TST: force dtype of arange to `int64` to not be platform dependent #30793

navneetkumaryadav207001 · 2025-02-08T17:14:58Z

Reference Issues/PRs

What does this implement/fix? Explain your changes.

This pull request fixes a buffer dtype mismatch error that occurs on Windows when using the _py_sort function from the sklearn.tree._partitioner module. On Windows, np.arange by default produces an array with dtype int32, while the Cython code expects a buffer of type intp_t (which corresponds to np.intp, typically a 64-bit integer on 64-bit systems). This mismatch leads to a ValueError ("Buffer dtype mismatch, expected 'intp_t' but got 'long'").

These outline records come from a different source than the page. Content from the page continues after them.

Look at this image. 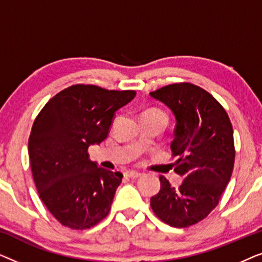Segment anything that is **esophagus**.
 Segmentation results:
<instances>
[{
	"label": "esophagus",
	"mask_w": 262,
	"mask_h": 262,
	"mask_svg": "<svg viewBox=\"0 0 262 262\" xmlns=\"http://www.w3.org/2000/svg\"><path fill=\"white\" fill-rule=\"evenodd\" d=\"M126 175L131 179H137L139 177H142V173H139V171H137V170H127Z\"/></svg>",
	"instance_id": "obj_1"
}]
</instances>
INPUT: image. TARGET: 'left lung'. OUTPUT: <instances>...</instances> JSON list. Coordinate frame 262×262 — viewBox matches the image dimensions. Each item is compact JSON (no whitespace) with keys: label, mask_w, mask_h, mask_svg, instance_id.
<instances>
[{"label":"left lung","mask_w":262,"mask_h":262,"mask_svg":"<svg viewBox=\"0 0 262 262\" xmlns=\"http://www.w3.org/2000/svg\"><path fill=\"white\" fill-rule=\"evenodd\" d=\"M174 113L170 144L178 157L174 171L184 181L173 187L161 175V189L150 199L154 213L175 228H187L218 205L235 162L234 131L223 106L205 89L182 82L150 93Z\"/></svg>","instance_id":"obj_1"}]
</instances>
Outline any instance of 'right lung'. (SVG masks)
Returning a JSON list of instances; mask_svg holds the SVG:
<instances>
[{
	"mask_svg": "<svg viewBox=\"0 0 262 262\" xmlns=\"http://www.w3.org/2000/svg\"><path fill=\"white\" fill-rule=\"evenodd\" d=\"M135 91L74 84L56 94L35 118L28 139L39 198L64 227L83 230L111 210L123 174L89 160L88 148L108 136L114 114Z\"/></svg>",
	"mask_w": 262,
	"mask_h": 262,
	"instance_id": "right-lung-1",
	"label": "right lung"
}]
</instances>
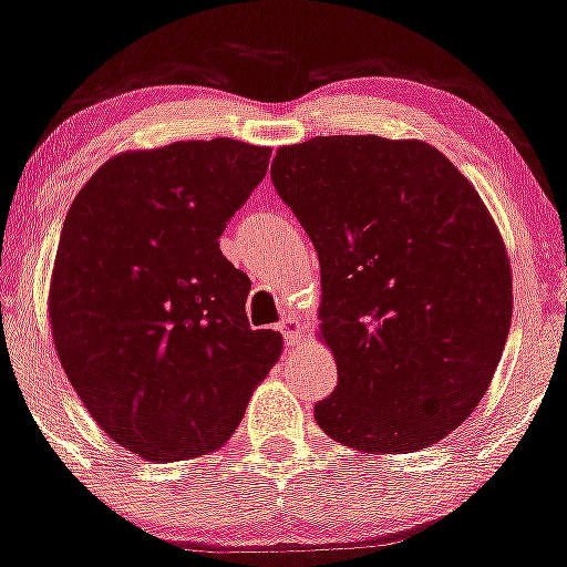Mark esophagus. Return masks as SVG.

To address this without requiring changes in user/test code, the _py_sort function has been modified to accept a generic Python object for the samples parameter and internally convert it to a contiguous array with dtype np.intp before proceeding with the sort. This ensures that the buffer passed to the Cython code is of the correct type, and users no longer need to manually specify the correct dtype.

Any other comments?

This fix should help Windows users avoid the buffer dtype mismatch issue when running tests or using scikit-learn on systems where the default integer type is int32. The change is minimal and localized within _py_sort, ensuring backward compatibility and ease of use for end users. Please let me know if any further adjustments or tests are needed.

Code Changed

Before:

def _py_sort(float32_t[::1] feature_values, intp_t[::1] samples, intp_t n):
    """Used for testing sort."""
    sort(&feature_values[0], &samples[0], n)

After:

def _py_sort(float32_t[::1] feature_values, object samples, intp_t n):
    """
    Used for testing sort.
    Automatically converts samples to a contiguous array of type np.intp.
    """
    # Convert samples to a contiguous numpy array with dtype=np.intp.
    samples = np.ascontiguousarray(samples, dtype=np.intp)
    # Create a memoryview of the converted array.
    cdef intp_t[::1] samples_view = samples
    # Now call the internal sort using the correctly typed memoryview.
    sort(&feature_values[0], &samples_view[0], n)

github-actions · 2025-02-08T17:16:16Z

✔️ Linting Passed

All linting checks passed. Your pull request is in excellent shape! ☀️

_{Generated for commit: ada9947. Link to the linter CI: here}

adrinjalali · 2025-02-11T18:38:51Z

@adam2392 could you maybe have a look here?

glemaitre · 2025-02-11T23:37:45Z

sklearn/tree/_partitioner.pyx

@@ -702,9 +702,15 @@ cdef inline void shift_missing_values_to_left_if_required(
        best.pos += best.n_missing


-def _py_sort(float32_t[::1] feature_values, intp_t[::1] samples, intp_t n):
-    """Used for testing sort."""
-    sort(&feature_values[0], &samples[0], n)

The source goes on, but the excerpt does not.